Every time you visit a website, data is sent between your computer, and a large server somewhere in the aether. When data is coming to you for consumption, all that matters is you can see and/or hear it. But when you are filling out forms, uploading files, putting in your credit card details, or typing your username and password, you want to be sure that your connection is encrypted.
These days, most websites will use something called HTTPS or SSL. This technology encrypts data you send from your computer and makes sure that the data is received on the other end safely. Websites that use HTTPS/SSL will have a little lock in the URL bar.
Websites that don’t use HTTPS/SSL won’t have the little lock and will send all of your data over the Internet in clear and readable text. Anyone you share a Wi-Fi connection with can have complete access to the data you send over the network. Free apps like WireShark allow people to do just that.
5. Create unique and complicated passwords for each website
If your password is one of the top 10,000 used passwords (that list is from 2013, and it hasn’t changed all that much in the past year), it is time to change it. A weak password can be guessed by a computer in seconds. Whereas stronger passwords may take many years for a computer to crack.
A strong password helps a lot, but not if you use it everywhere.
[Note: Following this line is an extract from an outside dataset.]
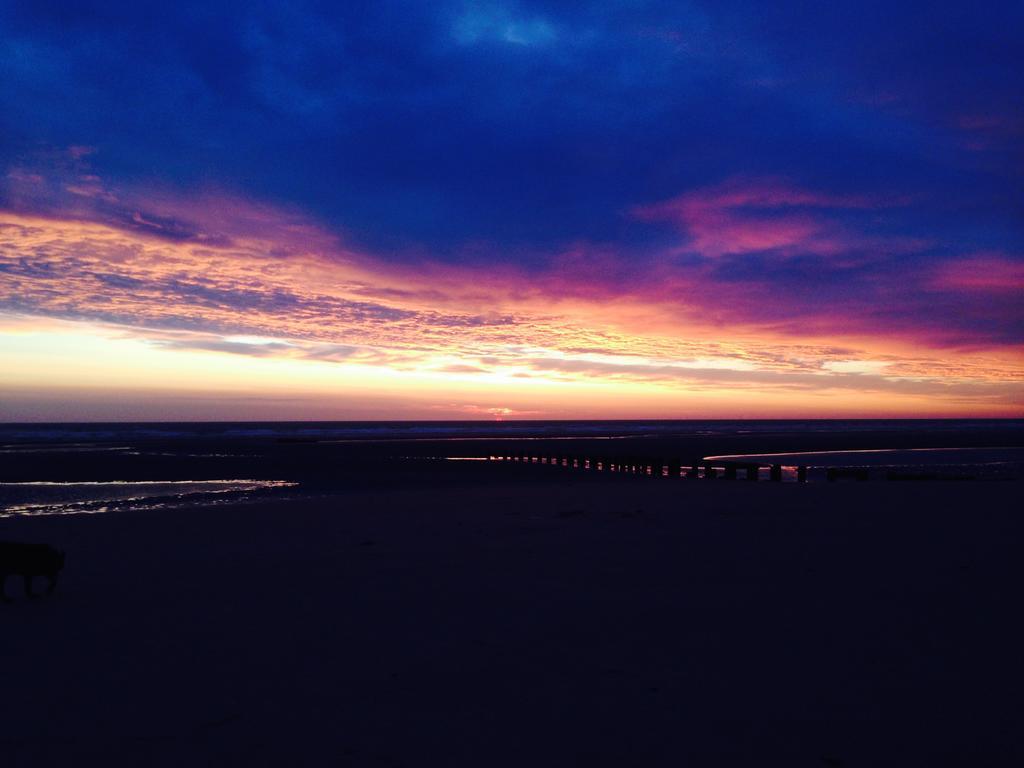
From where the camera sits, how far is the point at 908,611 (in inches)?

While some companies and websites protect their passwords like Fort Knox protected gold, others protect about as effectively as you protected your treehouse while you were at school. Even xkcd even has a relevant comic about this.
If your super-awesome-complicated password is compromised, nothing will stop the hacker from using it on all of your accounts. This holds especially true for your email password. Once your email is compromised, all a hacker needs to do is click the “forgot my password” link on various websites to gain access.
Some password managers exist to try to alleviate this password problem by storing (and in some cases, creating) your passwords for you, like a personal password journal some of you probably have. All those passwords are typically protected by a “Master password” that you must always remember (or else!). We are currently building one into Key that you’ll love to use and wonder how you got through life before it!
Some web browsers, like Safari, Firefox and Chrome, will store your passwords as well, but those password managers are usually restricted to the browser and difficult to use outside of that one browser.
6. Use two-factor authentication
Sometimes passwords aren’t enough. This is where two-factor authentication becomes the best way to protect your most secure assets.
You may have used this before without knowing exactly what it was, but after you type your password, you may have gotten a text to your phone with 6 random digits that you need to type to finish the verification.
This works because it verifies you with two factors of your identity, something you know (password) and something you have (phone).
While I personally use it everywhere it is available (making my login times ridiculously long), many small businesses will use it specifically for their email addresses to prevent the kinds of attacks I mentioned above.